**Assignment:** Every line below from the one containing "Anello - Black Flavour" through the one containing "Apartamento, 2 quartos, 79 m² - Foto 27" is to be printed exactly, with the pictures omitted.

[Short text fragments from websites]
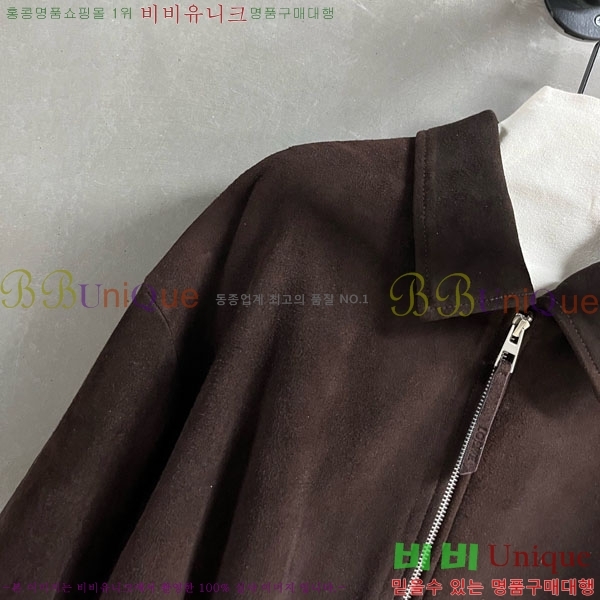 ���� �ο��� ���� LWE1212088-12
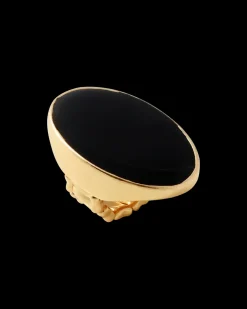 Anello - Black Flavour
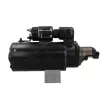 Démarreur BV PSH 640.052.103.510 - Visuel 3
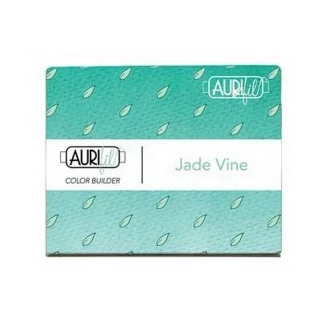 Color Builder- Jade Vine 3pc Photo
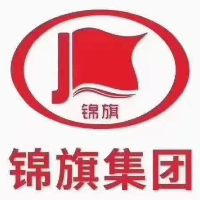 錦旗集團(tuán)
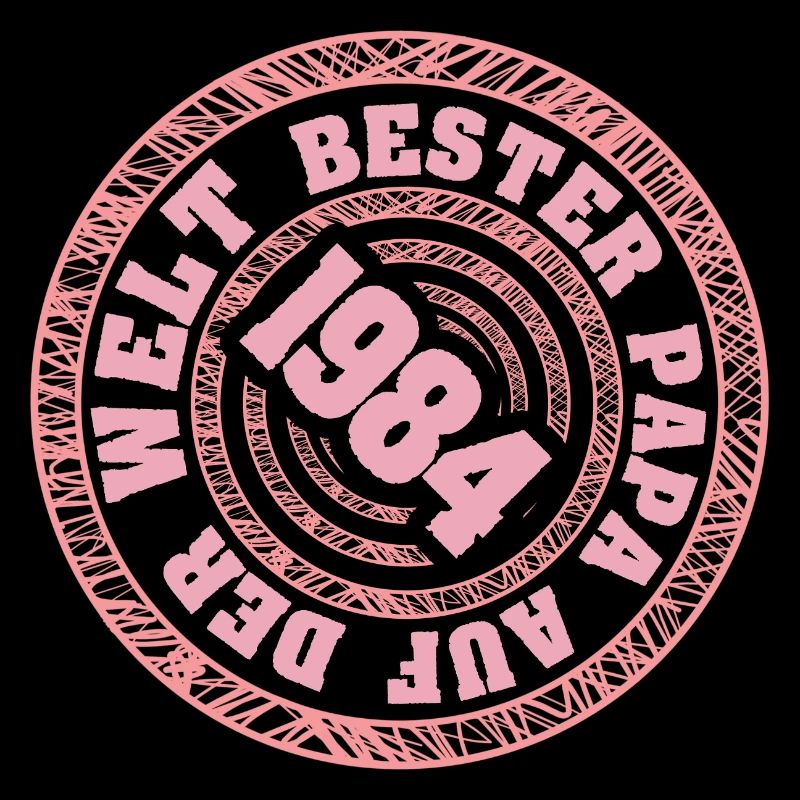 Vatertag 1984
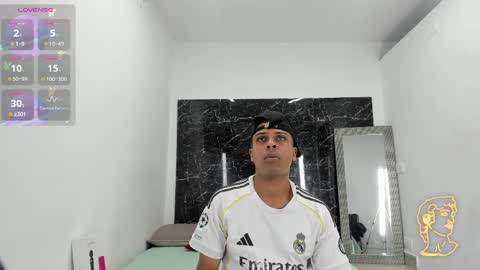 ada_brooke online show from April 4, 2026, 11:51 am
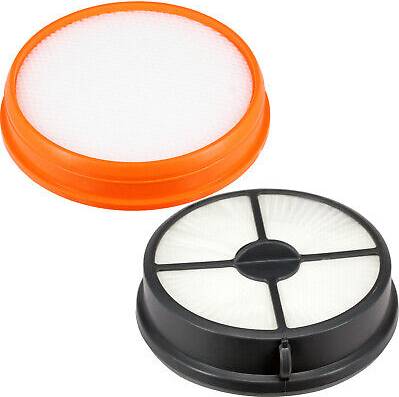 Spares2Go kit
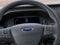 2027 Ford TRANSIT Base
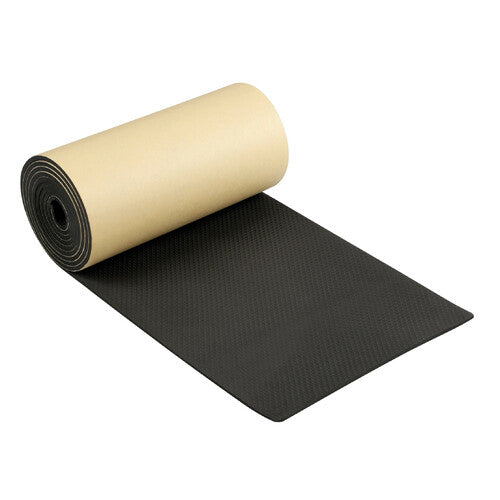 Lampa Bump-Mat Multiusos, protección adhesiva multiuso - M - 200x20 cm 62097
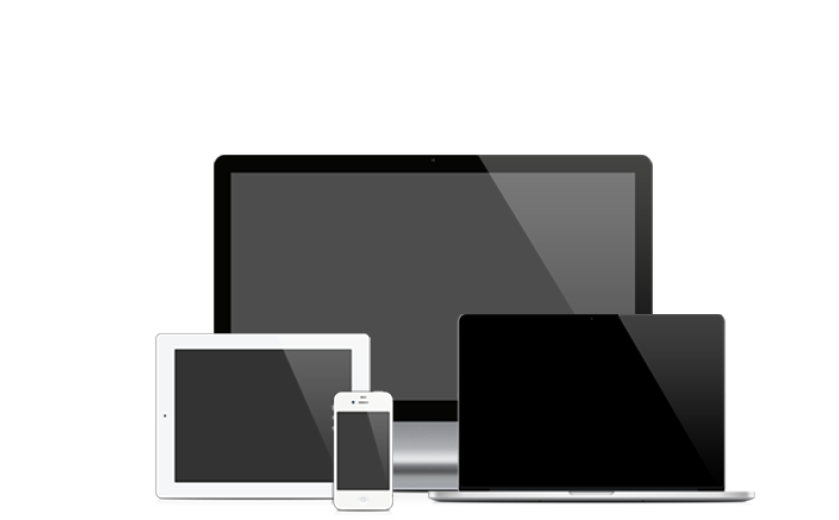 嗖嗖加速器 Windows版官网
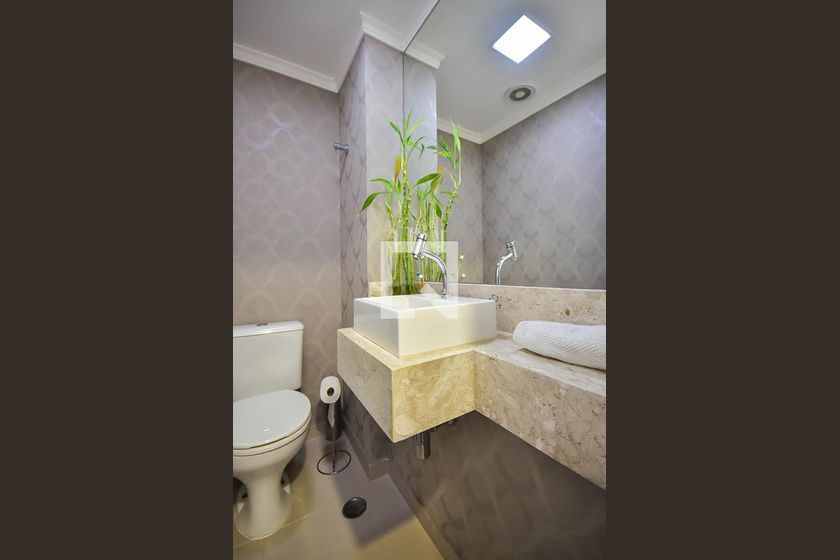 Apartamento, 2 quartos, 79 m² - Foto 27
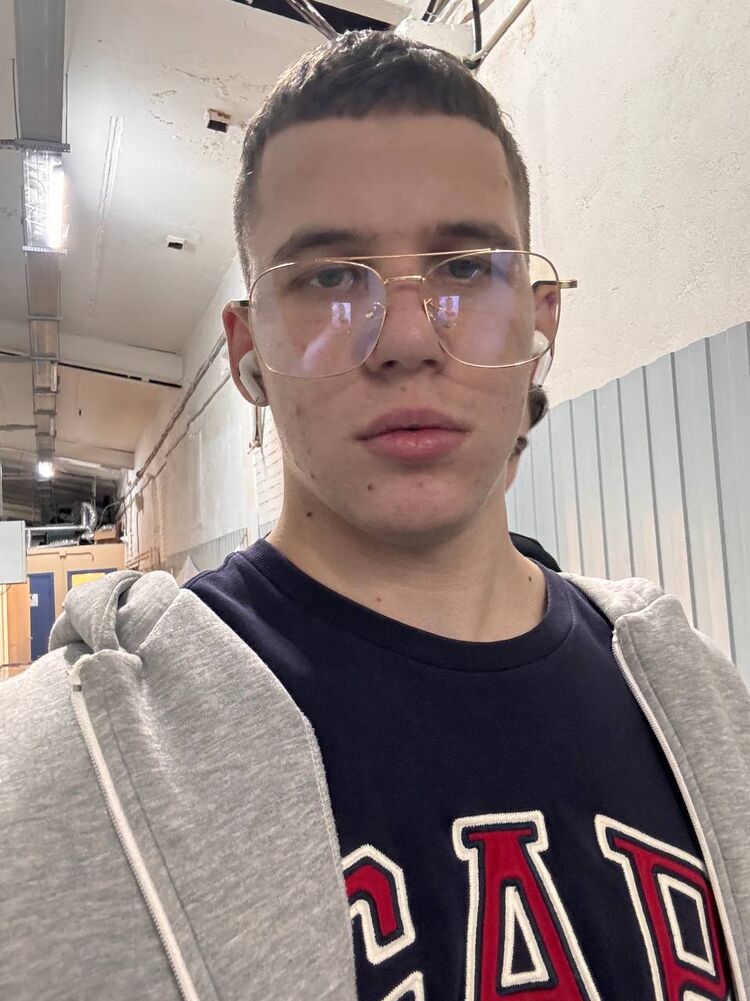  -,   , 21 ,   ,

==

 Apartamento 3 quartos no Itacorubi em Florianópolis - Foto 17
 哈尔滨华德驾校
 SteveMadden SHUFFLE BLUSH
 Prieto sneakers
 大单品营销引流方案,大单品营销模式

**Written answer:**
 Anello - Black Flavour
 Démarreur BV PSH 640.052.103.510 - Visuel 3
 Color Builder- Jade Vine 3pc Photo
 錦旗集團(tuán)
 Vatertag 1984
 ada_brooke online show from April 4, 2026, 11:51 am
 Spares2Go kit
 2027 Ford TRANSIT Base
 Lampa Bump-Mat Multiusos, protección adhesiva multiuso - M - 200x20 cm 62097
 嗖嗖加速器 Windows版官网
 Apartamento, 2 quartos, 79 m² - Foto 27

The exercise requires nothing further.